Ha habido roces entre
países por el cerco sanitario que algunos mandatarios implementaron, se
hacen acaloradas discusiones por la razón o sin razón de quienes por el
miedo al virus desconocido
optaron por cerrar las puertas de su casa para la entrada de
conciudadanos y productos mexicanos. Probablemente China vio la llegada
de algo peor a la gripe aviar.
Setenta toneladas de
despensa que llevaba el barco “Huasteco” de la Armada de México, hacia
Haití uno de los países más pobres del mundo y
el primero en encabezar la lista en América Latina por sus
carencias, tuvieron que ser desembarcadas de regreso. El miedo no era
para menos, la tripulación pudiera llevar el ya mencionado virus.
La Organización
Mundial de la Salud, por medio de la Dra. Margaret Chan, hablaba al
mundo, innumerables comunicados con recomendaciones para no dejarnos ver
como seres infectados que al menor toque podríamos transmitir hasta lo
intransmisible. La científica, con temple por su larga experiencia,
encabezó en 2004 en China el síndrome respiratorio agudo y grave (SARS),
explicaba con aplomo cómo enfrentar la pandemia.
Y aquí en México,
sobraban explicaciones del gobernador de Veracruz, Fidel Herrera Beltrán
para convencernos de que el virus de la gripe porcina, llamada así hasta
ese momento, no había sido originada en el poblado de La Gloria y hasta
un foro internacional hubo en aquel lugar en donde los pobladores se
encargaron de denunciar ante expertos y periodistas
la epidemia que habían sufrido con síntomas gripales, semanas
anteriores.
A decir por el Dr.
Carlos Arias, quien encabezó en el sitio a un grupo de científicos del
Instituto de Biotecnología y la UNAM, al saber que de la mitad de los 3
mil habitantes enfermaron, “podría apostar que hubo muchas más
infecciones causadas por el virus”. El primer y único caso confirmado,
informaron las autoridades había sido un niño de 5 años.
La nueva cepa, sigue
peregrinando entre países y por el mundo, infectando principalmente a
niños, adolescentes y adultos jóvenes; se propaga en las escuelas, entre
individuos de las distintas clases sociales, credos y colores.
Si esta pandemia
hasta el momento no ha sido tan trágica como se menciona, espera el
mundo, México tiene tiempo para mejorar su sistema de salud.
Quedó a la intemperie las deficiencias.
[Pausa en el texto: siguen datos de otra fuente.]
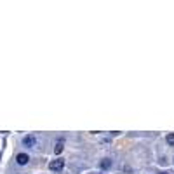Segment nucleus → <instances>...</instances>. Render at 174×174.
Wrapping results in <instances>:
<instances>
[{
  "label": "nucleus",
  "instance_id": "obj_6",
  "mask_svg": "<svg viewBox=\"0 0 174 174\" xmlns=\"http://www.w3.org/2000/svg\"><path fill=\"white\" fill-rule=\"evenodd\" d=\"M110 166H111V162H110L108 159H104L103 162H101V169H108Z\"/></svg>",
  "mask_w": 174,
  "mask_h": 174
},
{
  "label": "nucleus",
  "instance_id": "obj_7",
  "mask_svg": "<svg viewBox=\"0 0 174 174\" xmlns=\"http://www.w3.org/2000/svg\"><path fill=\"white\" fill-rule=\"evenodd\" d=\"M160 174H166V172H160Z\"/></svg>",
  "mask_w": 174,
  "mask_h": 174
},
{
  "label": "nucleus",
  "instance_id": "obj_4",
  "mask_svg": "<svg viewBox=\"0 0 174 174\" xmlns=\"http://www.w3.org/2000/svg\"><path fill=\"white\" fill-rule=\"evenodd\" d=\"M166 141H167L171 146H174V132H169V134H167V136H166Z\"/></svg>",
  "mask_w": 174,
  "mask_h": 174
},
{
  "label": "nucleus",
  "instance_id": "obj_5",
  "mask_svg": "<svg viewBox=\"0 0 174 174\" xmlns=\"http://www.w3.org/2000/svg\"><path fill=\"white\" fill-rule=\"evenodd\" d=\"M54 152L57 153V155H59V153L63 152V141H57V143H56V148H54Z\"/></svg>",
  "mask_w": 174,
  "mask_h": 174
},
{
  "label": "nucleus",
  "instance_id": "obj_2",
  "mask_svg": "<svg viewBox=\"0 0 174 174\" xmlns=\"http://www.w3.org/2000/svg\"><path fill=\"white\" fill-rule=\"evenodd\" d=\"M23 145L28 146V148H31V146L37 145V138H35L33 134H28V136H25V138H23Z\"/></svg>",
  "mask_w": 174,
  "mask_h": 174
},
{
  "label": "nucleus",
  "instance_id": "obj_1",
  "mask_svg": "<svg viewBox=\"0 0 174 174\" xmlns=\"http://www.w3.org/2000/svg\"><path fill=\"white\" fill-rule=\"evenodd\" d=\"M63 167H64V160L63 159H56L49 164V169H51V171H61Z\"/></svg>",
  "mask_w": 174,
  "mask_h": 174
},
{
  "label": "nucleus",
  "instance_id": "obj_3",
  "mask_svg": "<svg viewBox=\"0 0 174 174\" xmlns=\"http://www.w3.org/2000/svg\"><path fill=\"white\" fill-rule=\"evenodd\" d=\"M16 160H18V164H19V166H26L28 160H30V157H28L26 153H19V155L16 157Z\"/></svg>",
  "mask_w": 174,
  "mask_h": 174
}]
</instances>
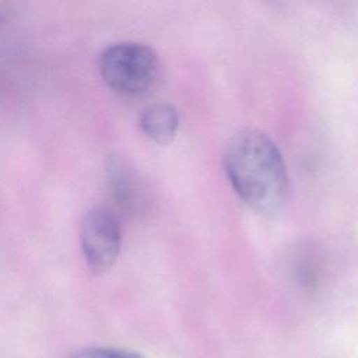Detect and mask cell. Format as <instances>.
Segmentation results:
<instances>
[{
    "mask_svg": "<svg viewBox=\"0 0 358 358\" xmlns=\"http://www.w3.org/2000/svg\"><path fill=\"white\" fill-rule=\"evenodd\" d=\"M222 159L232 189L249 208L274 217L285 207L289 193L287 166L266 133L239 130L228 140Z\"/></svg>",
    "mask_w": 358,
    "mask_h": 358,
    "instance_id": "obj_1",
    "label": "cell"
},
{
    "mask_svg": "<svg viewBox=\"0 0 358 358\" xmlns=\"http://www.w3.org/2000/svg\"><path fill=\"white\" fill-rule=\"evenodd\" d=\"M69 358H143L140 354L112 347H87L73 352Z\"/></svg>",
    "mask_w": 358,
    "mask_h": 358,
    "instance_id": "obj_6",
    "label": "cell"
},
{
    "mask_svg": "<svg viewBox=\"0 0 358 358\" xmlns=\"http://www.w3.org/2000/svg\"><path fill=\"white\" fill-rule=\"evenodd\" d=\"M158 56L150 46L138 42H117L99 56V73L105 84L126 96L145 94L157 81Z\"/></svg>",
    "mask_w": 358,
    "mask_h": 358,
    "instance_id": "obj_2",
    "label": "cell"
},
{
    "mask_svg": "<svg viewBox=\"0 0 358 358\" xmlns=\"http://www.w3.org/2000/svg\"><path fill=\"white\" fill-rule=\"evenodd\" d=\"M143 133L157 144L171 143L179 129V113L166 102H155L145 106L138 117Z\"/></svg>",
    "mask_w": 358,
    "mask_h": 358,
    "instance_id": "obj_5",
    "label": "cell"
},
{
    "mask_svg": "<svg viewBox=\"0 0 358 358\" xmlns=\"http://www.w3.org/2000/svg\"><path fill=\"white\" fill-rule=\"evenodd\" d=\"M105 175L115 203L131 217H145L152 210V193L136 166L123 155L112 152L105 158Z\"/></svg>",
    "mask_w": 358,
    "mask_h": 358,
    "instance_id": "obj_4",
    "label": "cell"
},
{
    "mask_svg": "<svg viewBox=\"0 0 358 358\" xmlns=\"http://www.w3.org/2000/svg\"><path fill=\"white\" fill-rule=\"evenodd\" d=\"M80 243L92 271L109 270L117 260L122 245V228L116 214L106 207L88 210L80 222Z\"/></svg>",
    "mask_w": 358,
    "mask_h": 358,
    "instance_id": "obj_3",
    "label": "cell"
},
{
    "mask_svg": "<svg viewBox=\"0 0 358 358\" xmlns=\"http://www.w3.org/2000/svg\"><path fill=\"white\" fill-rule=\"evenodd\" d=\"M4 21H6V14L3 10H0V27L4 24Z\"/></svg>",
    "mask_w": 358,
    "mask_h": 358,
    "instance_id": "obj_7",
    "label": "cell"
}]
</instances>
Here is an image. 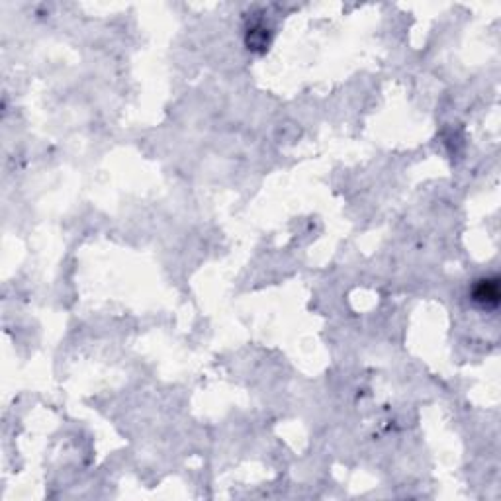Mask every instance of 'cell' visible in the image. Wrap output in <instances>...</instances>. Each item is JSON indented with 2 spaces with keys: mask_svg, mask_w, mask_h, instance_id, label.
I'll return each instance as SVG.
<instances>
[{
  "mask_svg": "<svg viewBox=\"0 0 501 501\" xmlns=\"http://www.w3.org/2000/svg\"><path fill=\"white\" fill-rule=\"evenodd\" d=\"M474 300L480 303L482 308H495L500 302V286L495 278H486L474 288Z\"/></svg>",
  "mask_w": 501,
  "mask_h": 501,
  "instance_id": "1",
  "label": "cell"
}]
</instances>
El personal médico, sin
las condiciones mínimas indispensables para ofrecer sus servicios, malos
tratos hacia los enfermos, abismo en el acceso a hospitales, etc.
También en el sistema
educativo, el 40 % de las escuelas públicas en el D.F. tienen el
servicio sanitario en pésimas condiciones, en los estados cómo andarán.
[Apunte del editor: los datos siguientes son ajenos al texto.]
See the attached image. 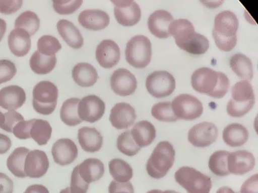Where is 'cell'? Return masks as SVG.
Wrapping results in <instances>:
<instances>
[{"label":"cell","mask_w":258,"mask_h":193,"mask_svg":"<svg viewBox=\"0 0 258 193\" xmlns=\"http://www.w3.org/2000/svg\"><path fill=\"white\" fill-rule=\"evenodd\" d=\"M175 155L176 151L169 142H159L147 161V173L153 178H163L173 166Z\"/></svg>","instance_id":"277c9868"},{"label":"cell","mask_w":258,"mask_h":193,"mask_svg":"<svg viewBox=\"0 0 258 193\" xmlns=\"http://www.w3.org/2000/svg\"><path fill=\"white\" fill-rule=\"evenodd\" d=\"M191 84L198 93L214 99H222L229 91L230 80L224 73L203 67L194 72Z\"/></svg>","instance_id":"7a4b0ae2"},{"label":"cell","mask_w":258,"mask_h":193,"mask_svg":"<svg viewBox=\"0 0 258 193\" xmlns=\"http://www.w3.org/2000/svg\"><path fill=\"white\" fill-rule=\"evenodd\" d=\"M162 193H179L173 190H167L165 191H163Z\"/></svg>","instance_id":"680465c9"},{"label":"cell","mask_w":258,"mask_h":193,"mask_svg":"<svg viewBox=\"0 0 258 193\" xmlns=\"http://www.w3.org/2000/svg\"><path fill=\"white\" fill-rule=\"evenodd\" d=\"M72 77L76 83L82 87H91L98 79V72L92 64L80 63L72 70Z\"/></svg>","instance_id":"f1b7e54d"},{"label":"cell","mask_w":258,"mask_h":193,"mask_svg":"<svg viewBox=\"0 0 258 193\" xmlns=\"http://www.w3.org/2000/svg\"><path fill=\"white\" fill-rule=\"evenodd\" d=\"M117 148L119 152L128 157H133L137 155L142 148L138 146L131 135L130 130L122 133L117 139Z\"/></svg>","instance_id":"74e56055"},{"label":"cell","mask_w":258,"mask_h":193,"mask_svg":"<svg viewBox=\"0 0 258 193\" xmlns=\"http://www.w3.org/2000/svg\"><path fill=\"white\" fill-rule=\"evenodd\" d=\"M89 187V183L83 180L78 171V165L74 168L71 180V193H87Z\"/></svg>","instance_id":"7bdbcfd3"},{"label":"cell","mask_w":258,"mask_h":193,"mask_svg":"<svg viewBox=\"0 0 258 193\" xmlns=\"http://www.w3.org/2000/svg\"><path fill=\"white\" fill-rule=\"evenodd\" d=\"M174 177L177 183L187 193H210L213 185L209 176L191 167H180Z\"/></svg>","instance_id":"52a82bcc"},{"label":"cell","mask_w":258,"mask_h":193,"mask_svg":"<svg viewBox=\"0 0 258 193\" xmlns=\"http://www.w3.org/2000/svg\"><path fill=\"white\" fill-rule=\"evenodd\" d=\"M255 159L252 153L246 150L230 153L229 157L230 174L243 175L254 169Z\"/></svg>","instance_id":"d6986e66"},{"label":"cell","mask_w":258,"mask_h":193,"mask_svg":"<svg viewBox=\"0 0 258 193\" xmlns=\"http://www.w3.org/2000/svg\"><path fill=\"white\" fill-rule=\"evenodd\" d=\"M152 58V44L147 37L134 36L126 44L125 59L131 66L136 68H144L148 66Z\"/></svg>","instance_id":"ba28073f"},{"label":"cell","mask_w":258,"mask_h":193,"mask_svg":"<svg viewBox=\"0 0 258 193\" xmlns=\"http://www.w3.org/2000/svg\"><path fill=\"white\" fill-rule=\"evenodd\" d=\"M52 129L48 121L43 119H34L31 129V137L40 146L48 143L51 138Z\"/></svg>","instance_id":"d590c367"},{"label":"cell","mask_w":258,"mask_h":193,"mask_svg":"<svg viewBox=\"0 0 258 193\" xmlns=\"http://www.w3.org/2000/svg\"><path fill=\"white\" fill-rule=\"evenodd\" d=\"M249 133L245 126L238 123H232L226 126L223 132L225 143L232 148L245 144L248 141Z\"/></svg>","instance_id":"83f0119b"},{"label":"cell","mask_w":258,"mask_h":193,"mask_svg":"<svg viewBox=\"0 0 258 193\" xmlns=\"http://www.w3.org/2000/svg\"><path fill=\"white\" fill-rule=\"evenodd\" d=\"M257 174H254L241 186L240 193H257Z\"/></svg>","instance_id":"c3c4849f"},{"label":"cell","mask_w":258,"mask_h":193,"mask_svg":"<svg viewBox=\"0 0 258 193\" xmlns=\"http://www.w3.org/2000/svg\"><path fill=\"white\" fill-rule=\"evenodd\" d=\"M22 5V0H0V13L6 15H12L19 11Z\"/></svg>","instance_id":"bcb514c9"},{"label":"cell","mask_w":258,"mask_h":193,"mask_svg":"<svg viewBox=\"0 0 258 193\" xmlns=\"http://www.w3.org/2000/svg\"><path fill=\"white\" fill-rule=\"evenodd\" d=\"M111 2L115 6V18L119 24L124 27H132L141 20V9L135 2L131 0H112Z\"/></svg>","instance_id":"7c38bea8"},{"label":"cell","mask_w":258,"mask_h":193,"mask_svg":"<svg viewBox=\"0 0 258 193\" xmlns=\"http://www.w3.org/2000/svg\"><path fill=\"white\" fill-rule=\"evenodd\" d=\"M29 149L25 147H19L15 149L7 160V166L14 176L17 178L27 177L24 171L25 160Z\"/></svg>","instance_id":"4dcf8cb0"},{"label":"cell","mask_w":258,"mask_h":193,"mask_svg":"<svg viewBox=\"0 0 258 193\" xmlns=\"http://www.w3.org/2000/svg\"><path fill=\"white\" fill-rule=\"evenodd\" d=\"M137 119L135 109L126 103H117L112 108L109 121L117 130H125L131 127Z\"/></svg>","instance_id":"e0dca14e"},{"label":"cell","mask_w":258,"mask_h":193,"mask_svg":"<svg viewBox=\"0 0 258 193\" xmlns=\"http://www.w3.org/2000/svg\"><path fill=\"white\" fill-rule=\"evenodd\" d=\"M146 88L154 98H167L174 92L176 80L167 71H156L147 77Z\"/></svg>","instance_id":"30bf717a"},{"label":"cell","mask_w":258,"mask_h":193,"mask_svg":"<svg viewBox=\"0 0 258 193\" xmlns=\"http://www.w3.org/2000/svg\"><path fill=\"white\" fill-rule=\"evenodd\" d=\"M96 57L101 67L110 69L116 66L120 60V49L114 41L103 40L96 48Z\"/></svg>","instance_id":"2e32d148"},{"label":"cell","mask_w":258,"mask_h":193,"mask_svg":"<svg viewBox=\"0 0 258 193\" xmlns=\"http://www.w3.org/2000/svg\"><path fill=\"white\" fill-rule=\"evenodd\" d=\"M17 72L15 64L8 59L0 60V84L13 79Z\"/></svg>","instance_id":"b9f144b4"},{"label":"cell","mask_w":258,"mask_h":193,"mask_svg":"<svg viewBox=\"0 0 258 193\" xmlns=\"http://www.w3.org/2000/svg\"><path fill=\"white\" fill-rule=\"evenodd\" d=\"M7 31V24L6 21L0 18V42L3 39Z\"/></svg>","instance_id":"f5cc1de1"},{"label":"cell","mask_w":258,"mask_h":193,"mask_svg":"<svg viewBox=\"0 0 258 193\" xmlns=\"http://www.w3.org/2000/svg\"><path fill=\"white\" fill-rule=\"evenodd\" d=\"M171 105L175 116L181 120H195L204 113L201 101L190 94L183 93L177 96L172 100Z\"/></svg>","instance_id":"9c48e42d"},{"label":"cell","mask_w":258,"mask_h":193,"mask_svg":"<svg viewBox=\"0 0 258 193\" xmlns=\"http://www.w3.org/2000/svg\"><path fill=\"white\" fill-rule=\"evenodd\" d=\"M230 66L232 70L236 73L242 80L250 82L254 76L252 61L249 57L241 53H237L230 59Z\"/></svg>","instance_id":"f546056e"},{"label":"cell","mask_w":258,"mask_h":193,"mask_svg":"<svg viewBox=\"0 0 258 193\" xmlns=\"http://www.w3.org/2000/svg\"><path fill=\"white\" fill-rule=\"evenodd\" d=\"M12 146V142L8 135L0 133V155L8 153Z\"/></svg>","instance_id":"f907efd6"},{"label":"cell","mask_w":258,"mask_h":193,"mask_svg":"<svg viewBox=\"0 0 258 193\" xmlns=\"http://www.w3.org/2000/svg\"><path fill=\"white\" fill-rule=\"evenodd\" d=\"M33 122L34 119L19 122L13 128V134L21 140L31 139V129Z\"/></svg>","instance_id":"f6af8a7d"},{"label":"cell","mask_w":258,"mask_h":193,"mask_svg":"<svg viewBox=\"0 0 258 193\" xmlns=\"http://www.w3.org/2000/svg\"><path fill=\"white\" fill-rule=\"evenodd\" d=\"M4 115L3 113H2L1 111H0V126H1L2 125H3L4 122Z\"/></svg>","instance_id":"11a10c76"},{"label":"cell","mask_w":258,"mask_h":193,"mask_svg":"<svg viewBox=\"0 0 258 193\" xmlns=\"http://www.w3.org/2000/svg\"><path fill=\"white\" fill-rule=\"evenodd\" d=\"M230 152L227 151H217L210 157L209 167L212 173L218 176L229 175V157Z\"/></svg>","instance_id":"d6a6232c"},{"label":"cell","mask_w":258,"mask_h":193,"mask_svg":"<svg viewBox=\"0 0 258 193\" xmlns=\"http://www.w3.org/2000/svg\"><path fill=\"white\" fill-rule=\"evenodd\" d=\"M40 20L38 15L32 11H25L15 21V29L24 30L30 36H33L40 29Z\"/></svg>","instance_id":"8d00e7d4"},{"label":"cell","mask_w":258,"mask_h":193,"mask_svg":"<svg viewBox=\"0 0 258 193\" xmlns=\"http://www.w3.org/2000/svg\"><path fill=\"white\" fill-rule=\"evenodd\" d=\"M14 183L6 174L0 173V193H13Z\"/></svg>","instance_id":"681fc988"},{"label":"cell","mask_w":258,"mask_h":193,"mask_svg":"<svg viewBox=\"0 0 258 193\" xmlns=\"http://www.w3.org/2000/svg\"><path fill=\"white\" fill-rule=\"evenodd\" d=\"M168 32L174 38L176 44L188 54L200 56L209 48V41L206 36L195 32L192 23L186 19L173 21Z\"/></svg>","instance_id":"6da1fadb"},{"label":"cell","mask_w":258,"mask_h":193,"mask_svg":"<svg viewBox=\"0 0 258 193\" xmlns=\"http://www.w3.org/2000/svg\"><path fill=\"white\" fill-rule=\"evenodd\" d=\"M52 155L56 164L64 166L72 164L77 159L78 149L72 140L61 139L53 144Z\"/></svg>","instance_id":"ac0fdd59"},{"label":"cell","mask_w":258,"mask_h":193,"mask_svg":"<svg viewBox=\"0 0 258 193\" xmlns=\"http://www.w3.org/2000/svg\"><path fill=\"white\" fill-rule=\"evenodd\" d=\"M218 136L217 126L209 122H203L190 129L188 133V140L195 147L206 148L213 144Z\"/></svg>","instance_id":"4fadbf2b"},{"label":"cell","mask_w":258,"mask_h":193,"mask_svg":"<svg viewBox=\"0 0 258 193\" xmlns=\"http://www.w3.org/2000/svg\"><path fill=\"white\" fill-rule=\"evenodd\" d=\"M238 27V18L231 11H222L216 16L213 36L219 49L223 52L234 49L237 44Z\"/></svg>","instance_id":"3957f363"},{"label":"cell","mask_w":258,"mask_h":193,"mask_svg":"<svg viewBox=\"0 0 258 193\" xmlns=\"http://www.w3.org/2000/svg\"><path fill=\"white\" fill-rule=\"evenodd\" d=\"M9 49L16 57L26 56L31 50V36L24 30L15 29L8 36Z\"/></svg>","instance_id":"603a6c76"},{"label":"cell","mask_w":258,"mask_h":193,"mask_svg":"<svg viewBox=\"0 0 258 193\" xmlns=\"http://www.w3.org/2000/svg\"><path fill=\"white\" fill-rule=\"evenodd\" d=\"M57 31L67 44L74 49H80L84 45V38L80 31L72 22L61 20L56 25Z\"/></svg>","instance_id":"484cf974"},{"label":"cell","mask_w":258,"mask_h":193,"mask_svg":"<svg viewBox=\"0 0 258 193\" xmlns=\"http://www.w3.org/2000/svg\"><path fill=\"white\" fill-rule=\"evenodd\" d=\"M59 193H71L70 187H67L66 189H64L63 190H61L60 192Z\"/></svg>","instance_id":"6f0895ef"},{"label":"cell","mask_w":258,"mask_h":193,"mask_svg":"<svg viewBox=\"0 0 258 193\" xmlns=\"http://www.w3.org/2000/svg\"><path fill=\"white\" fill-rule=\"evenodd\" d=\"M78 22L85 29L98 31L109 26L110 17L105 11L99 9H89L80 14Z\"/></svg>","instance_id":"ffe728a7"},{"label":"cell","mask_w":258,"mask_h":193,"mask_svg":"<svg viewBox=\"0 0 258 193\" xmlns=\"http://www.w3.org/2000/svg\"><path fill=\"white\" fill-rule=\"evenodd\" d=\"M52 2L54 11L61 15H72L80 9L83 4L81 0H53Z\"/></svg>","instance_id":"60d3db41"},{"label":"cell","mask_w":258,"mask_h":193,"mask_svg":"<svg viewBox=\"0 0 258 193\" xmlns=\"http://www.w3.org/2000/svg\"><path fill=\"white\" fill-rule=\"evenodd\" d=\"M49 167V161L44 151H30L25 160L24 171L27 177L40 178L45 175Z\"/></svg>","instance_id":"9a60e30c"},{"label":"cell","mask_w":258,"mask_h":193,"mask_svg":"<svg viewBox=\"0 0 258 193\" xmlns=\"http://www.w3.org/2000/svg\"><path fill=\"white\" fill-rule=\"evenodd\" d=\"M151 114L159 121L170 123L178 120L174 114L170 102L159 103L154 105L152 108Z\"/></svg>","instance_id":"ab89813d"},{"label":"cell","mask_w":258,"mask_h":193,"mask_svg":"<svg viewBox=\"0 0 258 193\" xmlns=\"http://www.w3.org/2000/svg\"><path fill=\"white\" fill-rule=\"evenodd\" d=\"M26 94L17 85H10L0 89V107L9 111H15L24 105Z\"/></svg>","instance_id":"44dd1931"},{"label":"cell","mask_w":258,"mask_h":193,"mask_svg":"<svg viewBox=\"0 0 258 193\" xmlns=\"http://www.w3.org/2000/svg\"><path fill=\"white\" fill-rule=\"evenodd\" d=\"M57 63L56 56H46L36 50L30 59L31 70L36 74L46 75L51 72Z\"/></svg>","instance_id":"1f68e13d"},{"label":"cell","mask_w":258,"mask_h":193,"mask_svg":"<svg viewBox=\"0 0 258 193\" xmlns=\"http://www.w3.org/2000/svg\"><path fill=\"white\" fill-rule=\"evenodd\" d=\"M110 86L117 95L126 96L132 95L137 88V78L125 68H119L113 72L110 77Z\"/></svg>","instance_id":"5bb4252c"},{"label":"cell","mask_w":258,"mask_h":193,"mask_svg":"<svg viewBox=\"0 0 258 193\" xmlns=\"http://www.w3.org/2000/svg\"><path fill=\"white\" fill-rule=\"evenodd\" d=\"M105 111V103L95 95H87L80 101L78 117L82 121L94 123L100 121Z\"/></svg>","instance_id":"8fae6325"},{"label":"cell","mask_w":258,"mask_h":193,"mask_svg":"<svg viewBox=\"0 0 258 193\" xmlns=\"http://www.w3.org/2000/svg\"><path fill=\"white\" fill-rule=\"evenodd\" d=\"M38 51L46 56H56L61 49V45L55 37L50 35L41 36L37 43Z\"/></svg>","instance_id":"f35d334b"},{"label":"cell","mask_w":258,"mask_h":193,"mask_svg":"<svg viewBox=\"0 0 258 193\" xmlns=\"http://www.w3.org/2000/svg\"><path fill=\"white\" fill-rule=\"evenodd\" d=\"M32 105L35 111L44 116L54 112L58 98V89L52 82L43 80L38 82L33 89Z\"/></svg>","instance_id":"8992f818"},{"label":"cell","mask_w":258,"mask_h":193,"mask_svg":"<svg viewBox=\"0 0 258 193\" xmlns=\"http://www.w3.org/2000/svg\"><path fill=\"white\" fill-rule=\"evenodd\" d=\"M109 193H135V190L130 181L118 182L113 180L109 186Z\"/></svg>","instance_id":"7dc6e473"},{"label":"cell","mask_w":258,"mask_h":193,"mask_svg":"<svg viewBox=\"0 0 258 193\" xmlns=\"http://www.w3.org/2000/svg\"><path fill=\"white\" fill-rule=\"evenodd\" d=\"M24 193H50L47 188L43 185L34 184L29 186Z\"/></svg>","instance_id":"816d5d0a"},{"label":"cell","mask_w":258,"mask_h":193,"mask_svg":"<svg viewBox=\"0 0 258 193\" xmlns=\"http://www.w3.org/2000/svg\"><path fill=\"white\" fill-rule=\"evenodd\" d=\"M134 141L140 148L149 146L154 141L156 130L154 126L149 121L138 122L131 130Z\"/></svg>","instance_id":"d4e9b609"},{"label":"cell","mask_w":258,"mask_h":193,"mask_svg":"<svg viewBox=\"0 0 258 193\" xmlns=\"http://www.w3.org/2000/svg\"><path fill=\"white\" fill-rule=\"evenodd\" d=\"M80 101L78 98H71L64 101L62 105L60 118L61 121L66 125L76 126L82 123V121L78 114V107Z\"/></svg>","instance_id":"e575fe53"},{"label":"cell","mask_w":258,"mask_h":193,"mask_svg":"<svg viewBox=\"0 0 258 193\" xmlns=\"http://www.w3.org/2000/svg\"><path fill=\"white\" fill-rule=\"evenodd\" d=\"M255 98L252 86L247 80L236 82L231 88V98L227 106V114L230 117L245 116L255 104Z\"/></svg>","instance_id":"5b68a950"},{"label":"cell","mask_w":258,"mask_h":193,"mask_svg":"<svg viewBox=\"0 0 258 193\" xmlns=\"http://www.w3.org/2000/svg\"><path fill=\"white\" fill-rule=\"evenodd\" d=\"M4 122L0 128L9 133H13V128L20 121H24V117L16 111H9L5 113Z\"/></svg>","instance_id":"ee69618b"},{"label":"cell","mask_w":258,"mask_h":193,"mask_svg":"<svg viewBox=\"0 0 258 193\" xmlns=\"http://www.w3.org/2000/svg\"><path fill=\"white\" fill-rule=\"evenodd\" d=\"M78 171L83 180L91 183L101 179L105 173L103 163L97 158H87L78 165Z\"/></svg>","instance_id":"4316f807"},{"label":"cell","mask_w":258,"mask_h":193,"mask_svg":"<svg viewBox=\"0 0 258 193\" xmlns=\"http://www.w3.org/2000/svg\"><path fill=\"white\" fill-rule=\"evenodd\" d=\"M216 193H235L234 190L227 186L224 187H220Z\"/></svg>","instance_id":"db71d44e"},{"label":"cell","mask_w":258,"mask_h":193,"mask_svg":"<svg viewBox=\"0 0 258 193\" xmlns=\"http://www.w3.org/2000/svg\"><path fill=\"white\" fill-rule=\"evenodd\" d=\"M237 193H240V192H237Z\"/></svg>","instance_id":"91938a15"},{"label":"cell","mask_w":258,"mask_h":193,"mask_svg":"<svg viewBox=\"0 0 258 193\" xmlns=\"http://www.w3.org/2000/svg\"><path fill=\"white\" fill-rule=\"evenodd\" d=\"M109 168L110 175L118 182H127L133 178L132 167L121 158H114L110 160Z\"/></svg>","instance_id":"836d02e7"},{"label":"cell","mask_w":258,"mask_h":193,"mask_svg":"<svg viewBox=\"0 0 258 193\" xmlns=\"http://www.w3.org/2000/svg\"><path fill=\"white\" fill-rule=\"evenodd\" d=\"M162 190H158V189H153L149 190V191L147 193H162Z\"/></svg>","instance_id":"9f6ffc18"},{"label":"cell","mask_w":258,"mask_h":193,"mask_svg":"<svg viewBox=\"0 0 258 193\" xmlns=\"http://www.w3.org/2000/svg\"><path fill=\"white\" fill-rule=\"evenodd\" d=\"M78 139L81 148L86 152H98L103 146L102 135L94 128L84 127L79 129Z\"/></svg>","instance_id":"cb8c5ba5"},{"label":"cell","mask_w":258,"mask_h":193,"mask_svg":"<svg viewBox=\"0 0 258 193\" xmlns=\"http://www.w3.org/2000/svg\"><path fill=\"white\" fill-rule=\"evenodd\" d=\"M173 21V16L168 11L158 10L149 16L147 25L153 36L159 39H166L169 38L168 29Z\"/></svg>","instance_id":"7402d4cb"}]
</instances>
Las instrucciones se vinieron abajo, los niños no podrían lavarse las
manos y mucho menos, taparse con el cubrebocas, el presupuesto emergente
a las escuelas fue de mil pesos.
Nos resta
preguntarnos, cómo enfrentaremos otra pandemia, ¿los que menos tienen?
La gripe, no fue mortal atendida a tiempo. ¿Hay suficientes
hospitales?, y ¿la corrupción en el sistema de salud de gobierno? Y ¿la
credibilidad? ¿La cifra de
infectados fue cierta y la de los muertos? ¿Cuándo comenzó? ¿Fue
influenza la causa de muerte del Director del Museo de Antropología? Hay
todavía muchas más interrogantes en el aire.